Куба дошел до алтаря и положил шинель и портупею на оградительную панель. Солдат решил шинель не снимать. Гимнастерка грязная, потная, колодка на медали «За отвагу» такая засаленная — смотреть стыдно...

— Положи щуп... — тихо сказал майор солдату.

Аккуратно, чтобы не брякнуть в храме, солдат положил щуп на плиты перед алтарем. Майор потер усталое лицо ладонями, затем размял руки, вздохнул и спросил:

— Ничего, если по-польски? Я по-русски не умею.

— Бог один, товарищ майор. За одно дело воюем.

— Зажги свечу, сын мой, — совсем тихо проговорил капеллан. — Стань сюда. Преклони колени...

* * *

Герберт Квидде нашел место стоянки. Судя по тревожной обстановке, а Квидде чувствовал ее кожей, стоянка должна была быть недолгой. Не больше пяти-шести часов. Он выбрал небольшую, густо поросшую лесом возвышенность, в центре которой с незапамятных времен образовалась естественная маленькая ложбинка. Здесь и остановилась группа на отдых. С одной стороны возвышенности протекала фиолетовая, с серым отливом, узенькая речушка с капризным изменчивым течением, другая сторона спускалась к молодому перелеску. Сразу за перелеском начиналась неширокая полоса пахотной земли, ограниченная хорошо укатанной проселочной дорогой.

Расчет был прост: если следы пребывания группы в фольварке Циглеров или в лесном бункере уже обнаружены, группу, по всем логическим соображениям, будут разыскивать в низко расположенных лощинах или в глубине лесного массива. Вряд ли кому-нибудь в первый же момент придет в голову искать ее на возвышенности. А это грандиозный выигрыш во времени. Кроме всего, высотка давала неоценимые преимущества постоянного визуального контроля обстановки и первого выстрела.

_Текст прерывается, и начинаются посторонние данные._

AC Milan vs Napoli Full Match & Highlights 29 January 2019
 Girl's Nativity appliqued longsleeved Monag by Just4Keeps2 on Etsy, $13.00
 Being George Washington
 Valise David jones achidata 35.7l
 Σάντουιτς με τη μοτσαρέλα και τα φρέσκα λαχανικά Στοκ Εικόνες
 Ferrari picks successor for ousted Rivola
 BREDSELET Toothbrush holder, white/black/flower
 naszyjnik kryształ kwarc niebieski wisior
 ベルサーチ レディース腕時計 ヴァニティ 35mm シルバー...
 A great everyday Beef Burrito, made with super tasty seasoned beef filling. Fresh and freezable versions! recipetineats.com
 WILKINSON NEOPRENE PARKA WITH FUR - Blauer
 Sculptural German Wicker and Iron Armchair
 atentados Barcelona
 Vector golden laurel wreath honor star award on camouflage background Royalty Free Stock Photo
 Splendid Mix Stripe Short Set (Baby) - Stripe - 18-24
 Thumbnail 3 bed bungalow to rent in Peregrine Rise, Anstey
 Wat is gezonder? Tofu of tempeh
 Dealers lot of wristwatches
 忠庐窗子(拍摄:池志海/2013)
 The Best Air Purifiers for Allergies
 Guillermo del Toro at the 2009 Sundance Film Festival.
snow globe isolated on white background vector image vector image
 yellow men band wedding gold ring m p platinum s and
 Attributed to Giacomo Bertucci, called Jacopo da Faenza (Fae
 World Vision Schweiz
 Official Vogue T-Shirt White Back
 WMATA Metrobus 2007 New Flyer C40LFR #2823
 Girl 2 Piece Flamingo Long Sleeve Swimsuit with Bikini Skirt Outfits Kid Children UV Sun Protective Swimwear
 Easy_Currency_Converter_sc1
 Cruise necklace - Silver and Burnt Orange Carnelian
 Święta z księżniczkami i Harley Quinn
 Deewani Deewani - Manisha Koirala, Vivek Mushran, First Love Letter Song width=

После утомительного перехода Отто фон Мальдера так укачало в носилках, что теперь он забылся тяжелым больным сном. Квидде устроил генерала с максимальными удобствами, выставил с трех сторон предупредительные посты по два человека, а сам вместе с лейтенантом Эбертом и вторым абверовцем-верзилой вышел на недалекую рекогносцировку.

Сейчас они лежали метрах в полутораста от ложбинки, где схоронилась группа со спящим генералом. Квидде не отрывался от бинокля, верзила — от оптического прицела снайперской винтовки. Эберт нервно посматривал на часы и не понимал, почему Квидде забыл, что сегодня предстоит встреча с Аксманом — единственный шанс получить медикаменты для генерала. Тогда чего стоят все хлопоты Квидде вокруг этого полуразложившегося, смердящего генеральского тела? Тогда какого черта нужно таскать за собой этот гниющий, хрипящий полутруп? Зачем напрасно изматывать людей и оттягивать попытку прорыва и выхода из окружения?..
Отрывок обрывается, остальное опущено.